ATLANTA—A Georgia State University researcher is mining social media data to document the experiences of so-called “long-haulers,” people who remain sick long after being diagnosed with COVID-19.
Experts know little about the clinical course of COVID-19. In the early days of the pandemic, clinicians did not believe coronavirus symptoms could persist past two or three weeks. Patients tended to either recover quickly or die from the infection. In late July, the Centers for Disease Control and Prevention published a report acknowledging that in a third of patients — even young adults with no preexisting conditions — COVID-19 can result in prolonged illness.
Juan Banda, assistant professor of computer science at Georgia State, has amassed one of the world’s largest publicly available datasets of COVID-19 Twitter chatter, made up of more than 602 million individual Tweets. Collaborating with researchers from Oxford University and Harvard Medical School, he used the dataset to identify common symptoms shared by long-haulers, some of whom take months to recover. The work is important because clinical reports documenting long-term symptoms of COVID-19 are not accessible to the public.
“Clinical data is not easily available, and it does not always capture detailed follow-up of the patients,” Banda said. “However, those patients are sharing their experiences on social media, allowing us to study the progression of the disease based on self-reported experiences.”
The researchers analyzed Tweets that were published in May — more than 60 days after the start of the pandemic — through July. The 10 most commonly mentioned symptoms were malaise and fatigue, labored breathing, tachycardia or heart palpitations, chest pain, insomnia/sleep disorders, cough, headache and joint pain or fever.
Some of the most serious reported health impacts for long-haulers were acute respiratory failure and acute organ injury, including kidney injury in 20 percent of patients and damage to the heart muscle in 20 to 30 percent of patients. Consequently, long-haulers may be likely to develop chronic conditions such as chronic kidney disease, heart failure and chronic obstructive pulmonary disease.
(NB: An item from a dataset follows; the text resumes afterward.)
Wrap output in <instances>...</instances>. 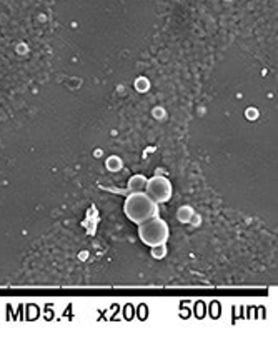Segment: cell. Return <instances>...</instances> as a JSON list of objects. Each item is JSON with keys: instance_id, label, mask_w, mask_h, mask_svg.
<instances>
[{"instance_id": "obj_1", "label": "cell", "mask_w": 278, "mask_h": 338, "mask_svg": "<svg viewBox=\"0 0 278 338\" xmlns=\"http://www.w3.org/2000/svg\"><path fill=\"white\" fill-rule=\"evenodd\" d=\"M125 215L129 217V220H132L137 225H140L142 222L148 220L152 217H157L158 207L145 192H137L130 193L125 200Z\"/></svg>"}, {"instance_id": "obj_5", "label": "cell", "mask_w": 278, "mask_h": 338, "mask_svg": "<svg viewBox=\"0 0 278 338\" xmlns=\"http://www.w3.org/2000/svg\"><path fill=\"white\" fill-rule=\"evenodd\" d=\"M167 253V245L165 243H160V245H155V247H152V257L153 258H163Z\"/></svg>"}, {"instance_id": "obj_2", "label": "cell", "mask_w": 278, "mask_h": 338, "mask_svg": "<svg viewBox=\"0 0 278 338\" xmlns=\"http://www.w3.org/2000/svg\"><path fill=\"white\" fill-rule=\"evenodd\" d=\"M139 237L148 247L167 243V240H169V227H167V223L162 218L152 217L139 225Z\"/></svg>"}, {"instance_id": "obj_7", "label": "cell", "mask_w": 278, "mask_h": 338, "mask_svg": "<svg viewBox=\"0 0 278 338\" xmlns=\"http://www.w3.org/2000/svg\"><path fill=\"white\" fill-rule=\"evenodd\" d=\"M110 162H108V167L110 169H120V160L117 159V157H112V159H108Z\"/></svg>"}, {"instance_id": "obj_3", "label": "cell", "mask_w": 278, "mask_h": 338, "mask_svg": "<svg viewBox=\"0 0 278 338\" xmlns=\"http://www.w3.org/2000/svg\"><path fill=\"white\" fill-rule=\"evenodd\" d=\"M145 193L152 199L155 203H165L172 197V183L169 178L165 177H152L147 180V187H145Z\"/></svg>"}, {"instance_id": "obj_4", "label": "cell", "mask_w": 278, "mask_h": 338, "mask_svg": "<svg viewBox=\"0 0 278 338\" xmlns=\"http://www.w3.org/2000/svg\"><path fill=\"white\" fill-rule=\"evenodd\" d=\"M145 187H147V178L143 175H134L129 180V192L130 193H137V192H145Z\"/></svg>"}, {"instance_id": "obj_6", "label": "cell", "mask_w": 278, "mask_h": 338, "mask_svg": "<svg viewBox=\"0 0 278 338\" xmlns=\"http://www.w3.org/2000/svg\"><path fill=\"white\" fill-rule=\"evenodd\" d=\"M190 217H192V210L190 208H180V212H178V218L182 222H188L190 220Z\"/></svg>"}]
</instances>
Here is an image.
Banda and his colleagues chose to make the preliminary study public through the pre-print website medRxiv to aid the global push to learn more about the clinical manifestations of COVID-19.
“We have demonstrated that researchers can leverage social media data, specifically from Twitter, to conduct long-term studies of self-reported symptoms,” Banda said.
The work is part of a massive research project to collect and track social media chatter related to COVID-19. Banda’s team at Georgia State began collecting Tweets dedicated to coronavirus on March 10 and continue to collect nearly 4.5 million Tweets each day. Banda has also used the dataset to investigate the spread of misinformation relating to COVID-19 in various geographic areas. The dataset, which you can find here, is publicly available as a resource for the global research community.
“We have been contacted by scientists who are studying things like conspiracy theories, views and sentiments around personal protective equipment and the effects of the lockdown on society,” Banda said. “There’s a wide range of topics that other groups and experts are analyzing using our dataset.”
Banda’s collaboration with Dani Prieto-Alhambra (Oxford), Gurdas Singh (Oxford) and Osaid Alser (Harvard Medical School) came about through the Observational Health Data Sciences and Informatics (OHDSI) collaborative, an interdisciplinary network focused on applying large-scale analytics to health data.
This is preliminary research that has not been peer reviewed. The study results require further analysis and should not be considered conclusive or used to guide clinical decision-making.
Trained as a computer scientist and mathematician, Banda’s work bridges fields from astroinformatics to big data mining to biomedical informatics. He works with large volumes of image data, extracting and transforming computer vision image features into large content-based image retrieval systems for NASA’s Solar Dynamics Observatory mission.